Intervention / Treatment

Detailed Description

OVERALL -- A pre-post twoe-group experimental design will be used. Participants will be recruited from the University of Alabama at Birmingham (UAB) 1917 HIV/AIDS Clinic which has a patient population of +3,600 and is the largest HIV medical provider within 100 miles. Eligible participants will be consented at the UAB Center for Research on Applied Gerontology where a ~2 hr baseline assessment will be administered. Participants' neuropsychological data gathered at baseline will be examined to determine a HAND classification. Only participants with HIV-Associated Neurocognitive Disorder (HAND) will be invited to continue with the study.
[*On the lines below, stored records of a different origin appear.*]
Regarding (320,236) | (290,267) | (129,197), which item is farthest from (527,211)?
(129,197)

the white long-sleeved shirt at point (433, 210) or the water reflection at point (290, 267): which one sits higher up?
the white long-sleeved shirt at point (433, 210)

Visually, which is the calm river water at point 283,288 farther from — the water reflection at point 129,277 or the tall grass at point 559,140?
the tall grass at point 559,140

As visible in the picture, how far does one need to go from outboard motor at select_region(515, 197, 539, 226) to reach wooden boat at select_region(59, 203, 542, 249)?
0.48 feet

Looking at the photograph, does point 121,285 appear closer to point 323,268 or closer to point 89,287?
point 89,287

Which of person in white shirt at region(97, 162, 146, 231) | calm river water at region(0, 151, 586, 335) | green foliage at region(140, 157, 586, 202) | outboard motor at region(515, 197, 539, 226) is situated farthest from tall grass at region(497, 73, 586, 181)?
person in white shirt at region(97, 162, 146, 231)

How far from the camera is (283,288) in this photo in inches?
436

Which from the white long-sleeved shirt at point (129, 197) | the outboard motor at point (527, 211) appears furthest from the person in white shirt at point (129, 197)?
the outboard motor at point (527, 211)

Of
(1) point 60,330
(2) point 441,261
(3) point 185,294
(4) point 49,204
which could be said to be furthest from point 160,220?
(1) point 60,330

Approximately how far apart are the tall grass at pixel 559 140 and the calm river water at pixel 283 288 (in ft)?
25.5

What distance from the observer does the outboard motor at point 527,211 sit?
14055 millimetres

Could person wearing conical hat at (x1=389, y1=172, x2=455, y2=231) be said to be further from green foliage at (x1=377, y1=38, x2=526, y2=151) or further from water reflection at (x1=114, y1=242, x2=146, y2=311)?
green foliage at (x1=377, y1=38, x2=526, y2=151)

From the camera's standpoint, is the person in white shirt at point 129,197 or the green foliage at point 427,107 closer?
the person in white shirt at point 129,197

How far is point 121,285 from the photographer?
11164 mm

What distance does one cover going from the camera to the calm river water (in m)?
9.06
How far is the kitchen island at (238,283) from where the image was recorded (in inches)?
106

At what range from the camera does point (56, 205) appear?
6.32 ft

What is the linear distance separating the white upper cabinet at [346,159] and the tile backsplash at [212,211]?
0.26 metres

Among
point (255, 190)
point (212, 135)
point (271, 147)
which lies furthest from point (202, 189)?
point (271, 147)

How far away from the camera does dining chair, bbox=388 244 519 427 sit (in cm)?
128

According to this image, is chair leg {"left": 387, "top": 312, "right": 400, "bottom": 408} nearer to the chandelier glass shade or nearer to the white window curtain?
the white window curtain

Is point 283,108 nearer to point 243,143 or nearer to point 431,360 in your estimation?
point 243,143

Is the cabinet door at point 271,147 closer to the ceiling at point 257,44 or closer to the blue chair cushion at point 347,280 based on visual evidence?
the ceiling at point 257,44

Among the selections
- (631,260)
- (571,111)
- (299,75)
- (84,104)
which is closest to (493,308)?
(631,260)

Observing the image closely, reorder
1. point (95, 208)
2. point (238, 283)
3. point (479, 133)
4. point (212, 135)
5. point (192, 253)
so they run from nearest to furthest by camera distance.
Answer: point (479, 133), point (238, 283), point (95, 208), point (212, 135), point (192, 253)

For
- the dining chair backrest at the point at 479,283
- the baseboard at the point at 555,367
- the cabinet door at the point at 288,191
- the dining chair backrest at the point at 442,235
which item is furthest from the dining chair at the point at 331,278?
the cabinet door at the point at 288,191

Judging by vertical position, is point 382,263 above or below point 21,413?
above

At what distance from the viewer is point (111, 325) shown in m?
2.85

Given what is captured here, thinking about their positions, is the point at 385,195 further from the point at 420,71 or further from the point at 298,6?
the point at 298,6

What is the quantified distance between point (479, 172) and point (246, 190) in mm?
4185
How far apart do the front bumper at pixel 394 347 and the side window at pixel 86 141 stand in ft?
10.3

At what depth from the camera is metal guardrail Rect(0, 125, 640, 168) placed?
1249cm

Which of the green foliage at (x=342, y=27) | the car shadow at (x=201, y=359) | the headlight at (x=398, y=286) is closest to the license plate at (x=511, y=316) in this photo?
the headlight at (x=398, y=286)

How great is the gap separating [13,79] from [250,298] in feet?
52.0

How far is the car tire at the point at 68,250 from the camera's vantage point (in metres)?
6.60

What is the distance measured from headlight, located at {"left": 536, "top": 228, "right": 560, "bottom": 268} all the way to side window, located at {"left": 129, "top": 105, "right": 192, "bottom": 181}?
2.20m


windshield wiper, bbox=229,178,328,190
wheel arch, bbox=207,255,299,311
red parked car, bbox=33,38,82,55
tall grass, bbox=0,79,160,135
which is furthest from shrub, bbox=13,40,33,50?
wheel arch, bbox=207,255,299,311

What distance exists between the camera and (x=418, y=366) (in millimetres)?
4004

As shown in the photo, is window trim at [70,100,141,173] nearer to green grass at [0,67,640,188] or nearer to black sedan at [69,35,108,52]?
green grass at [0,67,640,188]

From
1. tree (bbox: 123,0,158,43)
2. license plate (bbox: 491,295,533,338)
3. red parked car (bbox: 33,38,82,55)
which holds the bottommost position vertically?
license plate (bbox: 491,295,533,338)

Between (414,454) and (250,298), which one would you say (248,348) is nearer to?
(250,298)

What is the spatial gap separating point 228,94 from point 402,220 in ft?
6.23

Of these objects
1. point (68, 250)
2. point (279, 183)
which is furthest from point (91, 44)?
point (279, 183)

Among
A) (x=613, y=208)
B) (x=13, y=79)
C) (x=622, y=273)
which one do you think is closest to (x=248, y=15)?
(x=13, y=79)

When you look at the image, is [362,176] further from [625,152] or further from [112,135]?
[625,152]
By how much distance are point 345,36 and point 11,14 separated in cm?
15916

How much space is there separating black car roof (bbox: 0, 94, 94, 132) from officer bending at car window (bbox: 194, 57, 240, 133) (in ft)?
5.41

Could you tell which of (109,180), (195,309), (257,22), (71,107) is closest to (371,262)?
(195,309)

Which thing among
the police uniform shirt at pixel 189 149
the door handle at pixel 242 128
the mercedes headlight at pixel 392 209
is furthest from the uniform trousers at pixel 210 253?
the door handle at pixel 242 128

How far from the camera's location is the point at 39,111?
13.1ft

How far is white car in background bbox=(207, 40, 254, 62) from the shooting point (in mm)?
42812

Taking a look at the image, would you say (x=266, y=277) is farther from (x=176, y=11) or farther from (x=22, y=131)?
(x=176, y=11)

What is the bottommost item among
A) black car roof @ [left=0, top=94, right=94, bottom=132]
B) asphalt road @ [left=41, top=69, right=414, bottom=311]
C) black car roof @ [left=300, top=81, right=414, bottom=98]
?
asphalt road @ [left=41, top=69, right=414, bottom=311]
Stratified random assignment will ensure an equal number of participants in each group by gender, minority status, and with/without executive functioning impairment (i.e., 1 standard deviation below normative mean). After training, participants will complete a posttest assessment.

Recruitment/Retention Strategies. As effective in our studies, recruitment/retention strategies will be used. 1) Recruitment materials distributed in the UAB 1917 HIV/AIDS Clinic. 2) Reminder letters and telephone calls will be used before the scheduled visit. 3) Beverages/snacks will be provided (from departmental funds). 5) Secondary contact information will be collected to follow up with lost participants.

Intervention Protocol BrainHQ (POSIT Science Inc.) cognitive training modules will be used as in our other studies; these programs have gaming components that encourage adherence. BrainHQ cognitive training products are tested and endorsed by the scientific community. A meta-analysis of computerized cognitive training in older adults found optimal therapeutic effects occurred when training sessions last at most 60 minutes and are administered 1-3 times per week - dosage parameters already incorporated in our study. This self-administered program uses touch-screen technology with tablets which allows computer novices to engage with the training exercises. The intervention will be administered in the research lab of the UAB Center for Applied Gerontology where many of our other studies have been conducted. Working with BrainHQ, when logging on, participants can only receive the individualized cognitive training exercises they are assigned.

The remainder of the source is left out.